Cover the business of banking for long enough and you will develop a certain numbness to complaints about the regulatory burden. Excessive burden is the main objection to new rules affecting the industry, and opposition to new rules is pretty much reflexive among bankers.

But when you look at the flood of new regulations facing the industry right now, and add to that the significant pile of new requirements put into place over the past several months, their complaints about being suffocated seem less like an overstatement.

Since the beginning of the year, bankers have had to deal with changes in the Real Estate Settlement Procedures Act regarding the good faith estimate delivered to consumers prior to a loan closing, changes to the disclosures required by the Truth in Savings Act, changes to the Truth-in-Lending Act adding new disclosures for private education loans, changes under the Credit Card Act to the disclosures for open-ended consumer credit accounts, and changes in the way checks are processed under the Expedited Funds Availability Act.

That's not all. At least eight more significant regulatory changes will take effect in the second half of the year, and momentum is building in Congress for a broad regulatory restructuring that could bring even more changes.

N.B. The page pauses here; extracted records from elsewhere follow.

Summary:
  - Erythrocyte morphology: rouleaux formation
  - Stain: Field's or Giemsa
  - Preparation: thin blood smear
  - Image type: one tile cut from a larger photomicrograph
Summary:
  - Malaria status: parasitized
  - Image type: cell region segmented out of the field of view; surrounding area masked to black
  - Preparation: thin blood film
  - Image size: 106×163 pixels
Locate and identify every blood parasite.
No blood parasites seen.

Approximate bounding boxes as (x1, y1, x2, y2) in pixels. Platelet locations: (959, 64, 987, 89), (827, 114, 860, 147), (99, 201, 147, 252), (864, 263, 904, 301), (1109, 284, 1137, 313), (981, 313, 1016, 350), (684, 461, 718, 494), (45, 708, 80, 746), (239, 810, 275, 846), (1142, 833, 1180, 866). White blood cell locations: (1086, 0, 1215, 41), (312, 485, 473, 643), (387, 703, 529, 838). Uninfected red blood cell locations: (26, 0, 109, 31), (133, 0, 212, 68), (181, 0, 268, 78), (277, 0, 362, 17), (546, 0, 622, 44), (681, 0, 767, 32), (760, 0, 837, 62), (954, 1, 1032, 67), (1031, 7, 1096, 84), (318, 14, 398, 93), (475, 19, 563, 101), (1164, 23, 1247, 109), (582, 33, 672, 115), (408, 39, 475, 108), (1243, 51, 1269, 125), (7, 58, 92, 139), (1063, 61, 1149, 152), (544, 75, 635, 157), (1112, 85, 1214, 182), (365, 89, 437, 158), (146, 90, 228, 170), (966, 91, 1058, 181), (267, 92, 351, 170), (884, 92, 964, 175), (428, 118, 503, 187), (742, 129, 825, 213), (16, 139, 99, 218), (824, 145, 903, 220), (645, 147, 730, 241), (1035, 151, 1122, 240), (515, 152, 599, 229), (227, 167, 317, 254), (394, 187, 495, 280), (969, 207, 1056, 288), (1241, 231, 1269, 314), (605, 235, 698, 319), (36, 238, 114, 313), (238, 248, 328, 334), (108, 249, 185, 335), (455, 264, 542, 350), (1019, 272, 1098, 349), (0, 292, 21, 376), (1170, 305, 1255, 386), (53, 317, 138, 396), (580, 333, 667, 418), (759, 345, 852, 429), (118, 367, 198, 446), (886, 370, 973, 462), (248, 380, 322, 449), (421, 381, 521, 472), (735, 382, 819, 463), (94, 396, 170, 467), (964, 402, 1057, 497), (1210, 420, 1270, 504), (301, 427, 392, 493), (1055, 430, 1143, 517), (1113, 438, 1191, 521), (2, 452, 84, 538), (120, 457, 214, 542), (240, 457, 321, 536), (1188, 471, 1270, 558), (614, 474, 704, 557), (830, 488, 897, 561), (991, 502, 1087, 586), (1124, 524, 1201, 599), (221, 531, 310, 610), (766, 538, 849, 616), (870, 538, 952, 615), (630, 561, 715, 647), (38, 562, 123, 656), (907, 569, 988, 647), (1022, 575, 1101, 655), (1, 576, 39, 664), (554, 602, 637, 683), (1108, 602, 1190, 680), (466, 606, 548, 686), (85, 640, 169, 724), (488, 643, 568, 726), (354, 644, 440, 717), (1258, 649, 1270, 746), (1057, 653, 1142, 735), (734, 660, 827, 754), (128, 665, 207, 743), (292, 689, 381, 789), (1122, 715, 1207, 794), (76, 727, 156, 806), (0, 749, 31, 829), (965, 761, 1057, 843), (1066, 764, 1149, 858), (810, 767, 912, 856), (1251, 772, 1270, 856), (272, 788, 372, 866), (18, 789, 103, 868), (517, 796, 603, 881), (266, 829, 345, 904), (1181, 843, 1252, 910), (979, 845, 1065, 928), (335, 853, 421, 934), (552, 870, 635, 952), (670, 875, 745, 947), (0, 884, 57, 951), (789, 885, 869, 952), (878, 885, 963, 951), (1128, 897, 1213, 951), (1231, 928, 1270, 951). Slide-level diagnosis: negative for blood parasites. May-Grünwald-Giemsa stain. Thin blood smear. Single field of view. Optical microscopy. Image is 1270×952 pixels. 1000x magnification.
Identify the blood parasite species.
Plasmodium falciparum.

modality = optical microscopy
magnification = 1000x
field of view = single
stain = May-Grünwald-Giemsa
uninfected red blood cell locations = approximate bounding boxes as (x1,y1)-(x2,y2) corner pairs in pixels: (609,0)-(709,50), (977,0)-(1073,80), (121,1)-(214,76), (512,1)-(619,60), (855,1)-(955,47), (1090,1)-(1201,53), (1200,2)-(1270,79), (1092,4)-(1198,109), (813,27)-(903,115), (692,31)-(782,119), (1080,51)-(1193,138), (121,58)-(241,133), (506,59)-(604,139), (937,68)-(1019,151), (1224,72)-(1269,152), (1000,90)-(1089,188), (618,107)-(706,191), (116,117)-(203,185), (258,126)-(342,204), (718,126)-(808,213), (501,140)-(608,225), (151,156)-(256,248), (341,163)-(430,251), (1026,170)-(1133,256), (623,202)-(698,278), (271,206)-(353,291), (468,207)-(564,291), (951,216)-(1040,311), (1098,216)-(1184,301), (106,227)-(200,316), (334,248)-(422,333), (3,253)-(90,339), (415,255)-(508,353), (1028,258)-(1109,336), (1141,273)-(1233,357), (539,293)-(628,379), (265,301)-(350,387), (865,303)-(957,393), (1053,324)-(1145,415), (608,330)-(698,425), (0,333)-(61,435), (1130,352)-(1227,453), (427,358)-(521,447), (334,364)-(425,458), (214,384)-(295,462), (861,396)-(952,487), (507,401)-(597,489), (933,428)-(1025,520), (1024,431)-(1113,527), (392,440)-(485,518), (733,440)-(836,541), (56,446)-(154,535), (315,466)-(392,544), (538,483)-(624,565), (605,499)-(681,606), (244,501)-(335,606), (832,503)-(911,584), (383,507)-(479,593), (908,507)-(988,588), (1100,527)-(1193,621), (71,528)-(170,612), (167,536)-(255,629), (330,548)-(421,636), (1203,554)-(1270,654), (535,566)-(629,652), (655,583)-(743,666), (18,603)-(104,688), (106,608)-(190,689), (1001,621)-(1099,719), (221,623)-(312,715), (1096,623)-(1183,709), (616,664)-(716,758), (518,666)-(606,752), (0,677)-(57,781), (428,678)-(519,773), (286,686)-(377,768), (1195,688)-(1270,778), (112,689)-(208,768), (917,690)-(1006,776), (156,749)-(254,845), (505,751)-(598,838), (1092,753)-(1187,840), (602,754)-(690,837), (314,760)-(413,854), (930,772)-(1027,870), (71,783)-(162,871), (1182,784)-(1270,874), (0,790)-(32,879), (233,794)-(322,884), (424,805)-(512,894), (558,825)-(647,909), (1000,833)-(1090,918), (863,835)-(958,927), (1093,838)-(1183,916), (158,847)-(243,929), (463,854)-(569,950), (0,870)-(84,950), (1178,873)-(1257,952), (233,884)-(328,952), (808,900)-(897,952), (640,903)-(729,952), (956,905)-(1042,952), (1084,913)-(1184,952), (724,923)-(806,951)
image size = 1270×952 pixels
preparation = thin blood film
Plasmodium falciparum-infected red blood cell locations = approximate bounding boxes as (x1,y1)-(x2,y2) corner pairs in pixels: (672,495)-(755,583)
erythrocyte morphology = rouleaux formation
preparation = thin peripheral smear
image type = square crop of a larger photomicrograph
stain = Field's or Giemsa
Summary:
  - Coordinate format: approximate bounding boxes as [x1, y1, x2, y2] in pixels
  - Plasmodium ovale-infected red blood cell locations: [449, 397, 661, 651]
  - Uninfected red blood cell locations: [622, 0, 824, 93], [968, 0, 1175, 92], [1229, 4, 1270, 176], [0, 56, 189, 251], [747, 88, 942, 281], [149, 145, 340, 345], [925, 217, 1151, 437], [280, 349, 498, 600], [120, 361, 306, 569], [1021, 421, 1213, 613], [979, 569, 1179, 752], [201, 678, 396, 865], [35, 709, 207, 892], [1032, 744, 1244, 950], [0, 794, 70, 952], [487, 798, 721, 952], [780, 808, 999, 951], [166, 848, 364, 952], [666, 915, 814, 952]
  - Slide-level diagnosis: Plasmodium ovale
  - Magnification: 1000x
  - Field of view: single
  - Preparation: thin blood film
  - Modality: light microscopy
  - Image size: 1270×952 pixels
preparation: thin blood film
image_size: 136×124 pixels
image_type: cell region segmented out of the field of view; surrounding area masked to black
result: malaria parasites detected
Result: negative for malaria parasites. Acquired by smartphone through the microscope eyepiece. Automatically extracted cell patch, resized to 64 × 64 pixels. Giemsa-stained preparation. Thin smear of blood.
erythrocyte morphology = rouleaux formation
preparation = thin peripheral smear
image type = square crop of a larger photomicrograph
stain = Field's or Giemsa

"It is significant, dramatic, and I think we have only just begun," says Edward B. Kramer, executive vice president for regulatory programs at Wolters Kluwer Financial Services in New York. "We still don't know the final shape and form of some of the most recent proposals."

Thomas W. Ellison, chairman and chief executive at the $370 million-asset Commercial Bank of Texas in Nacogdoches, says that over the past year, his bank has received an average of one notice a week from a regulator requiring some change, each of which has to be incorporated into the bank's official policies and procedures.

"We have attorneys and CPAs on staff so I think that compared to the average community bank we are better prepared to adapt to new policies and procedures," says Ellison. "But if you are talking about a $100 million-asset bank with maybe four officers who have the background to write policies and procedures, it is a challenge for some of those banks to keep up."

Part of the problem, according to Jeanne Capachin, an analyst with IDC Financial Insights in Boston, is the haphazard way new regulations are being issued.

"There are a lot of new regs in a lot of new areas and it makes it difficult for banks because they are coming in piecemeal," she says.

Much of the current flurry of regulatory action is no doubt a reaction to the financial crisis and the role banks played in it, but Kramer, a former deputy superintendent of banking for New York, says that it is also a result of the change of administrations in Washington.

"Even six months before the 2008 election, the career regulators began to demonstrate a sense of empowerment," he says.

After eight years under the Bush administration, which was more hands off on regulation, banking supervisors are now attending to what they view as unfinished business.

Unfortunately, says Richard Riese, director of the American Bankers Association's Center for Regulatory Compliance, regulators' unfinished business is having a serious impact on the business of banking.

By changing the way certain banking products are structured and increasing the compliance cost of delivering them, he says, regulators are engineering major changes in the business case for offering certain credit.

As a result, says Riese, "You are going to see banks pulling back from these products."

The overhaul ultimately could affect credit availability for consumers, he says. "These aren't just little tweaks. Bankers have to ask 'Do I do credit cards going forward? Do I do debit cards with overdraft at all? Some people are leaving the mortgage business altogether because they don't have the systems in place and they are not ready to go."

Beyond the products that banks offer, Riese says, the changes will likely have an impact on banks' attractiveness to investors.

"I think this will so change the business case and so change the prospects that it will ultimately change who will invest in banking, and that will have an impact on what the industry looks like in the future. I can't predict what the picture will look like, but this is a period of uncertainty that will hit everyone."

It is commonly understood that increased regulation has a disproportionately large effect on community banks, where the ability to spread compliance burdens out over multiple parts of an institution is limited.

"If you were to ask bankers what their single biggest risk is today they would probably say regulatory risk," says Ellison, of Commercial Bank of Texas. "If your examiner gives you a surprise that threatens a source of income, you can find your whole business model under threat because of a regulatory change."

In good times, many banks might respond to such a regulatory onslaught by selling themselves to larger, deeper-pocketed institutions, but that's not an attractive option at a time when sellers are barely fetching book value.

But a flurry of consolidation might be just what's needed to get policymakers to ease up on the regulations.

In a report co-written with Marc DeCastro, IDC Financial's Capachin said that, ultimately, the value of a broad and diverse banking sector will trump the urge to continue piling on new rules.

"It is in the best interest of legislators and regulators to maintain a stable financial system," she wrote. "Community-based institutions provide a great deal of stability to the U.S. banking system."